An apostolic vicariate is a territorial jurisdiction of the Catholic Church under a titular bishop centered in missionary regions and countries where dioceses or parishes have not yet been established. It is essentially provisional, though it may last for a century or more. The hope is that the region will generate sufficient numbers of Catholics for the Church to create a diocese. In turn, the status of apostolic vicariate is often a promotion for a former apostolic prefecture, while either may have started out as a mission sui iuris.

It is exempt, directly subject to the missionary Congregation for the Evangelization of Peoples of the Vatican in Rome. Like the stage of apostolic prefecture which often precedes it, the vicariate is not part of an ecclesiastical province. It is intended to mature in developing Catholic members until it can be promoted to a (usually suffragan) diocese. 

The Eastern Catholic counterpart is an (apostolic, patriarchal, or archiepiscopal) exarchate.

Institution
An apostolic vicariate is led by a vicar apostolic, who is usually a titular bishop. While such a territory can be classed as a particular Church, according to canon 371.1 of the Latin Code of Canon Law, a vicar apostolic's jurisdiction is an exercise of the jurisdiction of the Pope — the territory comes directly under the pope as "universal bishop", and the pope exercises this authority through a "vicar". 
This is unlike the jurisdiction of a diocesan bishop, whose jurisdiction derives directly from his office.

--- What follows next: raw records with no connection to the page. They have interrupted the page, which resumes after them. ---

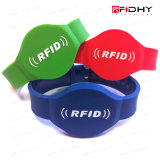Farbe gefüllte Silikonintelligente RFID Wristbands für Festivals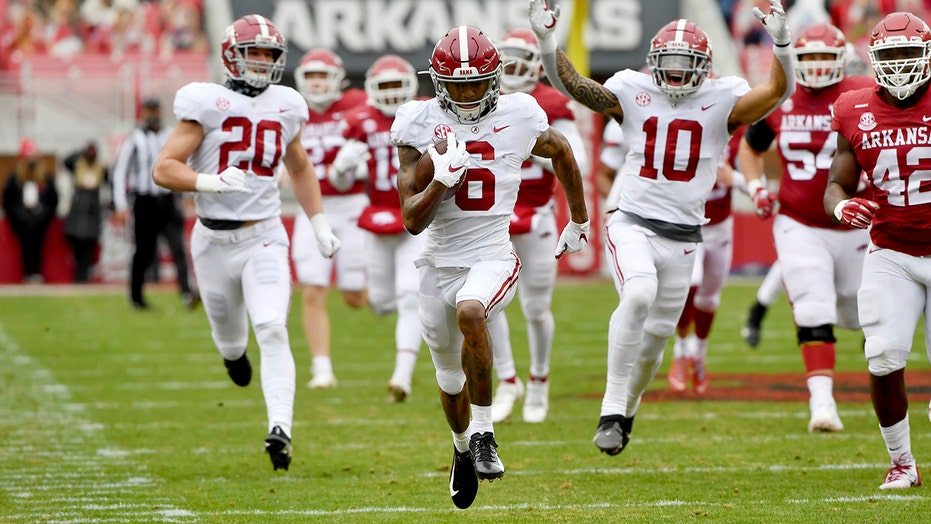 Smith's TD return sparks No. 1 Tide's 52-3 tour of Arkansas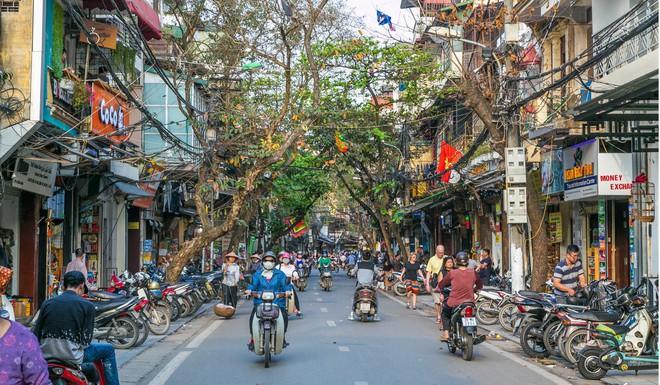 Nhận dao hai lưỡi từ TQ, Việt Nam cần làm gì để không trở thành bãi rác công nghệ của láng giềng? - Ảnh 8.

Like any ecclesiastical jurisdiction, an apostolic vicariate may be administered by the bishop of a neighbouring diocese, or by a priest appointed transitionally as an apostolic administrator. As in a regular diocese, the vicar apostolic may appoint priests as vicars exercising limited jurisdiction over the apostolic vicariate. Normally, a titular bishop is appointed to administer the apostolic vicariate. When someone who does not qualify or has not been ordained as bishop is appointed ad interim, he may be styled Pro-vicar.

An apostolic vicariate is to be distinguished from an apostolic prefecture, a similar type of territory whose chief distinction from an apostolic vicariate is that its prefect is not a titular bishop, but a priest. The prefecture is not considered organised enough to be elevated to apostolic vicariate. The less developed instance is the mission sui iuris, which other than the ones mentioned before is not a particular church, although it shares some similarities to one; at its head, an ecclesiastical superior is named. The usual sequence of development is mission, apostolic prefecture, apostolic vicariate, and finally diocese (or even archdiocese). See also apostolic exarch for an Eastern Catholic counterpart.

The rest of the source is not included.